Confessions of a Transitway freeloader

Ottawa has been fined $5,000 by the Canadian Transportation Agency for the failure of OC Transpo drivers to call out major and requested stops. More penalties could be on the way, and Transpo is threatening to suspend drivers for non-compliance.

The fine itself is peanuts, nothing compared to, for example, the $562,500 assessed against the city last fall for spewing almost one billion litres of raw sewage into the Ottawa River and failing to report it.

I also feel I’m in a poor position to scold. Like many cheapskates, I have perfected the trick o’ the transfer, packing my initial trip, return home and whatever errand I’m on into the hour-and-a-half allotted by a single fare.

On Friday, though, I experienced a failure of time management, and boarded my bus with mere minutes left on my transfer, which expired approximately mid-trip. Duration of my free ride: 11 minutes.

Technically, I could have been fined $150 for my perfidy.

Catch me and 33 other perps, and that $5,000 fine is paid off. There are many offences on the pretext of which a passenger can be relieved of $150, like smoking on Transpo property.

I hesitate to even mention such a course of action, given the city’s stated goal of recovering 50 to 55 per cent of transit costs from fares and, ahem, other revenue sources.

Numerous money-grubbing schemes have emerged recently, including gouging students older than 27 for regular bus passes, and last month’s 15 per cent hike in the price of a bus ticket (also selling them in sheets of six — two-and-a-half trips — to encourage you to buy another if you want to go home again).

Transpo also hired more fare enforcement officers. Are there that many scofflaws on the buses, desperados like myself with expired transfers or passes, stowaways boarding at the back doors without paying?

According to the company’s 2008 Performance Report, 7.3 per cent of riders checked were caught cheating, but only 15 per cent of those were actually fined, the others getting off with verbal or written warnings. More draconian ticketing might seem tempting.

Since 2000, when cities were permitted to keep the fines they collected from provincial offences, traffic enforcement has increased markedly. The lure of added revenue has proven too great. I’d hate to see budget obsessions turn our transit system into a rolling police state, crawling with fare enforcement goons to shake down passengers.

Exercise brief: List every distinct dollar amount mentioned in the column above about OC Transpo fares.

Stored dataset items:
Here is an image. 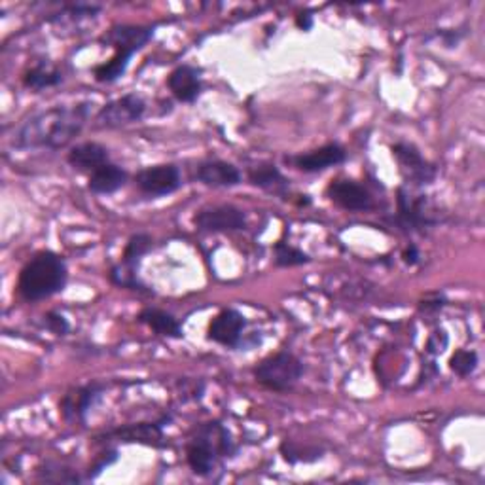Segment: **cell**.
<instances>
[{
    "label": "cell",
    "instance_id": "7a4b0ae2",
    "mask_svg": "<svg viewBox=\"0 0 485 485\" xmlns=\"http://www.w3.org/2000/svg\"><path fill=\"white\" fill-rule=\"evenodd\" d=\"M68 281L65 258L54 251H40L22 268L17 294L25 302H42L63 292Z\"/></svg>",
    "mask_w": 485,
    "mask_h": 485
},
{
    "label": "cell",
    "instance_id": "ffe728a7",
    "mask_svg": "<svg viewBox=\"0 0 485 485\" xmlns=\"http://www.w3.org/2000/svg\"><path fill=\"white\" fill-rule=\"evenodd\" d=\"M247 177L252 186L275 196H285L290 188V181L283 175L281 169L269 162H260L249 167Z\"/></svg>",
    "mask_w": 485,
    "mask_h": 485
},
{
    "label": "cell",
    "instance_id": "d590c367",
    "mask_svg": "<svg viewBox=\"0 0 485 485\" xmlns=\"http://www.w3.org/2000/svg\"><path fill=\"white\" fill-rule=\"evenodd\" d=\"M436 39L442 40V44H444L445 48H455V46L461 42L463 34L457 32V31L454 32V31H449V29H442V31L436 32Z\"/></svg>",
    "mask_w": 485,
    "mask_h": 485
},
{
    "label": "cell",
    "instance_id": "9a60e30c",
    "mask_svg": "<svg viewBox=\"0 0 485 485\" xmlns=\"http://www.w3.org/2000/svg\"><path fill=\"white\" fill-rule=\"evenodd\" d=\"M155 34L154 25H114L101 37V44L114 48V51H128L135 56Z\"/></svg>",
    "mask_w": 485,
    "mask_h": 485
},
{
    "label": "cell",
    "instance_id": "52a82bcc",
    "mask_svg": "<svg viewBox=\"0 0 485 485\" xmlns=\"http://www.w3.org/2000/svg\"><path fill=\"white\" fill-rule=\"evenodd\" d=\"M146 114V101L137 93H126L110 102L95 116L97 129H119L141 121Z\"/></svg>",
    "mask_w": 485,
    "mask_h": 485
},
{
    "label": "cell",
    "instance_id": "e575fe53",
    "mask_svg": "<svg viewBox=\"0 0 485 485\" xmlns=\"http://www.w3.org/2000/svg\"><path fill=\"white\" fill-rule=\"evenodd\" d=\"M402 262L410 268L418 266L421 262V252H419V247L415 245V242H410V245L404 249L402 252Z\"/></svg>",
    "mask_w": 485,
    "mask_h": 485
},
{
    "label": "cell",
    "instance_id": "1f68e13d",
    "mask_svg": "<svg viewBox=\"0 0 485 485\" xmlns=\"http://www.w3.org/2000/svg\"><path fill=\"white\" fill-rule=\"evenodd\" d=\"M42 326L54 336H66L71 332V322L59 311H48V313H44Z\"/></svg>",
    "mask_w": 485,
    "mask_h": 485
},
{
    "label": "cell",
    "instance_id": "484cf974",
    "mask_svg": "<svg viewBox=\"0 0 485 485\" xmlns=\"http://www.w3.org/2000/svg\"><path fill=\"white\" fill-rule=\"evenodd\" d=\"M37 480L44 483H84L85 478L61 461H46L37 469Z\"/></svg>",
    "mask_w": 485,
    "mask_h": 485
},
{
    "label": "cell",
    "instance_id": "4316f807",
    "mask_svg": "<svg viewBox=\"0 0 485 485\" xmlns=\"http://www.w3.org/2000/svg\"><path fill=\"white\" fill-rule=\"evenodd\" d=\"M131 59L133 56L126 54V51H114V56L109 61L101 63L93 68L95 80L101 84H116L119 78L126 76Z\"/></svg>",
    "mask_w": 485,
    "mask_h": 485
},
{
    "label": "cell",
    "instance_id": "6da1fadb",
    "mask_svg": "<svg viewBox=\"0 0 485 485\" xmlns=\"http://www.w3.org/2000/svg\"><path fill=\"white\" fill-rule=\"evenodd\" d=\"M92 114L93 102L90 101L34 112L15 128L12 145L17 150H61L84 131Z\"/></svg>",
    "mask_w": 485,
    "mask_h": 485
},
{
    "label": "cell",
    "instance_id": "4dcf8cb0",
    "mask_svg": "<svg viewBox=\"0 0 485 485\" xmlns=\"http://www.w3.org/2000/svg\"><path fill=\"white\" fill-rule=\"evenodd\" d=\"M118 459H119L118 449H116V447H107L105 452H101V454L95 457V461L90 464V469L85 471V474H84L85 481H93V480H97L102 472H105L107 469H110V466H112L114 463H118Z\"/></svg>",
    "mask_w": 485,
    "mask_h": 485
},
{
    "label": "cell",
    "instance_id": "30bf717a",
    "mask_svg": "<svg viewBox=\"0 0 485 485\" xmlns=\"http://www.w3.org/2000/svg\"><path fill=\"white\" fill-rule=\"evenodd\" d=\"M171 415H163L158 421H146V423H133V425H121L112 428L99 438L97 442H119V444H143L150 447H165V435L163 428L171 423Z\"/></svg>",
    "mask_w": 485,
    "mask_h": 485
},
{
    "label": "cell",
    "instance_id": "5b68a950",
    "mask_svg": "<svg viewBox=\"0 0 485 485\" xmlns=\"http://www.w3.org/2000/svg\"><path fill=\"white\" fill-rule=\"evenodd\" d=\"M107 392V385L101 381H90L85 385L68 389L59 401L61 418L68 423H85L90 413L102 402V396Z\"/></svg>",
    "mask_w": 485,
    "mask_h": 485
},
{
    "label": "cell",
    "instance_id": "d4e9b609",
    "mask_svg": "<svg viewBox=\"0 0 485 485\" xmlns=\"http://www.w3.org/2000/svg\"><path fill=\"white\" fill-rule=\"evenodd\" d=\"M152 247H154V237L150 234L146 232L133 234L126 242L124 252H121L119 264L138 271V266H141L143 258L152 251Z\"/></svg>",
    "mask_w": 485,
    "mask_h": 485
},
{
    "label": "cell",
    "instance_id": "d6986e66",
    "mask_svg": "<svg viewBox=\"0 0 485 485\" xmlns=\"http://www.w3.org/2000/svg\"><path fill=\"white\" fill-rule=\"evenodd\" d=\"M129 181V172L112 162L95 169L88 179V190L97 196H110L124 188Z\"/></svg>",
    "mask_w": 485,
    "mask_h": 485
},
{
    "label": "cell",
    "instance_id": "83f0119b",
    "mask_svg": "<svg viewBox=\"0 0 485 485\" xmlns=\"http://www.w3.org/2000/svg\"><path fill=\"white\" fill-rule=\"evenodd\" d=\"M273 262L277 268H296L311 262V256L287 241H277L273 247Z\"/></svg>",
    "mask_w": 485,
    "mask_h": 485
},
{
    "label": "cell",
    "instance_id": "7c38bea8",
    "mask_svg": "<svg viewBox=\"0 0 485 485\" xmlns=\"http://www.w3.org/2000/svg\"><path fill=\"white\" fill-rule=\"evenodd\" d=\"M326 196L343 211L364 213L374 209V198L366 186L349 179H336L326 186Z\"/></svg>",
    "mask_w": 485,
    "mask_h": 485
},
{
    "label": "cell",
    "instance_id": "603a6c76",
    "mask_svg": "<svg viewBox=\"0 0 485 485\" xmlns=\"http://www.w3.org/2000/svg\"><path fill=\"white\" fill-rule=\"evenodd\" d=\"M102 10L101 4H90V3H73V4H63L59 12L51 13L48 17V23L56 27H65V25H78L80 22L93 20L97 13Z\"/></svg>",
    "mask_w": 485,
    "mask_h": 485
},
{
    "label": "cell",
    "instance_id": "f1b7e54d",
    "mask_svg": "<svg viewBox=\"0 0 485 485\" xmlns=\"http://www.w3.org/2000/svg\"><path fill=\"white\" fill-rule=\"evenodd\" d=\"M109 281L119 288H128L133 292H141V294H154L138 277V271L129 269L126 266H121L119 262L114 264L109 271Z\"/></svg>",
    "mask_w": 485,
    "mask_h": 485
},
{
    "label": "cell",
    "instance_id": "2e32d148",
    "mask_svg": "<svg viewBox=\"0 0 485 485\" xmlns=\"http://www.w3.org/2000/svg\"><path fill=\"white\" fill-rule=\"evenodd\" d=\"M167 88L177 101L192 105L203 92L201 73L192 65H179L167 76Z\"/></svg>",
    "mask_w": 485,
    "mask_h": 485
},
{
    "label": "cell",
    "instance_id": "277c9868",
    "mask_svg": "<svg viewBox=\"0 0 485 485\" xmlns=\"http://www.w3.org/2000/svg\"><path fill=\"white\" fill-rule=\"evenodd\" d=\"M305 372L304 362L290 351L273 353L260 360L252 375L260 387H264L271 392H287L298 385Z\"/></svg>",
    "mask_w": 485,
    "mask_h": 485
},
{
    "label": "cell",
    "instance_id": "8992f818",
    "mask_svg": "<svg viewBox=\"0 0 485 485\" xmlns=\"http://www.w3.org/2000/svg\"><path fill=\"white\" fill-rule=\"evenodd\" d=\"M194 226L205 234L245 232L249 228V218L245 211H241L235 205H209L194 215Z\"/></svg>",
    "mask_w": 485,
    "mask_h": 485
},
{
    "label": "cell",
    "instance_id": "e0dca14e",
    "mask_svg": "<svg viewBox=\"0 0 485 485\" xmlns=\"http://www.w3.org/2000/svg\"><path fill=\"white\" fill-rule=\"evenodd\" d=\"M196 179L209 188H235L241 184L242 175L239 167L224 160H205L196 167Z\"/></svg>",
    "mask_w": 485,
    "mask_h": 485
},
{
    "label": "cell",
    "instance_id": "f546056e",
    "mask_svg": "<svg viewBox=\"0 0 485 485\" xmlns=\"http://www.w3.org/2000/svg\"><path fill=\"white\" fill-rule=\"evenodd\" d=\"M480 364V357L472 349H457L449 358V370L455 372L459 377H469L476 372Z\"/></svg>",
    "mask_w": 485,
    "mask_h": 485
},
{
    "label": "cell",
    "instance_id": "cb8c5ba5",
    "mask_svg": "<svg viewBox=\"0 0 485 485\" xmlns=\"http://www.w3.org/2000/svg\"><path fill=\"white\" fill-rule=\"evenodd\" d=\"M279 454L288 464H311V463L321 461L326 454V449L321 445L302 444V442L287 438L279 444Z\"/></svg>",
    "mask_w": 485,
    "mask_h": 485
},
{
    "label": "cell",
    "instance_id": "5bb4252c",
    "mask_svg": "<svg viewBox=\"0 0 485 485\" xmlns=\"http://www.w3.org/2000/svg\"><path fill=\"white\" fill-rule=\"evenodd\" d=\"M285 160L302 172H322L326 169L345 163V160H348V150L338 143H328L304 154L287 155Z\"/></svg>",
    "mask_w": 485,
    "mask_h": 485
},
{
    "label": "cell",
    "instance_id": "ac0fdd59",
    "mask_svg": "<svg viewBox=\"0 0 485 485\" xmlns=\"http://www.w3.org/2000/svg\"><path fill=\"white\" fill-rule=\"evenodd\" d=\"M66 162L78 172H92L110 162V152L105 145L95 141H85L73 146L66 154Z\"/></svg>",
    "mask_w": 485,
    "mask_h": 485
},
{
    "label": "cell",
    "instance_id": "8fae6325",
    "mask_svg": "<svg viewBox=\"0 0 485 485\" xmlns=\"http://www.w3.org/2000/svg\"><path fill=\"white\" fill-rule=\"evenodd\" d=\"M391 152L408 182L425 186L436 179V167L423 158V154L415 145L404 141L396 143L391 146Z\"/></svg>",
    "mask_w": 485,
    "mask_h": 485
},
{
    "label": "cell",
    "instance_id": "9c48e42d",
    "mask_svg": "<svg viewBox=\"0 0 485 485\" xmlns=\"http://www.w3.org/2000/svg\"><path fill=\"white\" fill-rule=\"evenodd\" d=\"M247 326H249L247 317L242 315L241 311L226 307L209 322V328H207V340H211L228 349H245Z\"/></svg>",
    "mask_w": 485,
    "mask_h": 485
},
{
    "label": "cell",
    "instance_id": "3957f363",
    "mask_svg": "<svg viewBox=\"0 0 485 485\" xmlns=\"http://www.w3.org/2000/svg\"><path fill=\"white\" fill-rule=\"evenodd\" d=\"M237 454L232 432L220 421H207L199 425L194 436L186 444V463L196 476L209 478L220 461Z\"/></svg>",
    "mask_w": 485,
    "mask_h": 485
},
{
    "label": "cell",
    "instance_id": "44dd1931",
    "mask_svg": "<svg viewBox=\"0 0 485 485\" xmlns=\"http://www.w3.org/2000/svg\"><path fill=\"white\" fill-rule=\"evenodd\" d=\"M137 321L148 326L150 331L158 336L171 338V340L184 338L182 324L179 322V319L175 315H171L169 311H163L158 307H145V309L138 311Z\"/></svg>",
    "mask_w": 485,
    "mask_h": 485
},
{
    "label": "cell",
    "instance_id": "4fadbf2b",
    "mask_svg": "<svg viewBox=\"0 0 485 485\" xmlns=\"http://www.w3.org/2000/svg\"><path fill=\"white\" fill-rule=\"evenodd\" d=\"M396 220L408 232H421L423 228H428L436 222L428 215L425 196H413L404 186L398 188L396 192Z\"/></svg>",
    "mask_w": 485,
    "mask_h": 485
},
{
    "label": "cell",
    "instance_id": "836d02e7",
    "mask_svg": "<svg viewBox=\"0 0 485 485\" xmlns=\"http://www.w3.org/2000/svg\"><path fill=\"white\" fill-rule=\"evenodd\" d=\"M447 343H449V338L444 331H436V332H432L425 343V351L427 355L430 357H438L445 351L447 348Z\"/></svg>",
    "mask_w": 485,
    "mask_h": 485
},
{
    "label": "cell",
    "instance_id": "ba28073f",
    "mask_svg": "<svg viewBox=\"0 0 485 485\" xmlns=\"http://www.w3.org/2000/svg\"><path fill=\"white\" fill-rule=\"evenodd\" d=\"M133 182L141 194L148 198H163L182 188V172L175 163H158L135 172Z\"/></svg>",
    "mask_w": 485,
    "mask_h": 485
},
{
    "label": "cell",
    "instance_id": "8d00e7d4",
    "mask_svg": "<svg viewBox=\"0 0 485 485\" xmlns=\"http://www.w3.org/2000/svg\"><path fill=\"white\" fill-rule=\"evenodd\" d=\"M313 25H315V20H313V15H311V12H300L296 15V27L300 31L309 32L311 29H313Z\"/></svg>",
    "mask_w": 485,
    "mask_h": 485
},
{
    "label": "cell",
    "instance_id": "d6a6232c",
    "mask_svg": "<svg viewBox=\"0 0 485 485\" xmlns=\"http://www.w3.org/2000/svg\"><path fill=\"white\" fill-rule=\"evenodd\" d=\"M445 304H447V298H445L444 292H430L419 302V311L421 313L435 315L445 307Z\"/></svg>",
    "mask_w": 485,
    "mask_h": 485
},
{
    "label": "cell",
    "instance_id": "7402d4cb",
    "mask_svg": "<svg viewBox=\"0 0 485 485\" xmlns=\"http://www.w3.org/2000/svg\"><path fill=\"white\" fill-rule=\"evenodd\" d=\"M61 82H63L61 68L51 61H39L37 65L27 68L22 76V84L34 93H40L49 88H57Z\"/></svg>",
    "mask_w": 485,
    "mask_h": 485
}]
</instances>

Response to the task: $5,000; $562,500; $150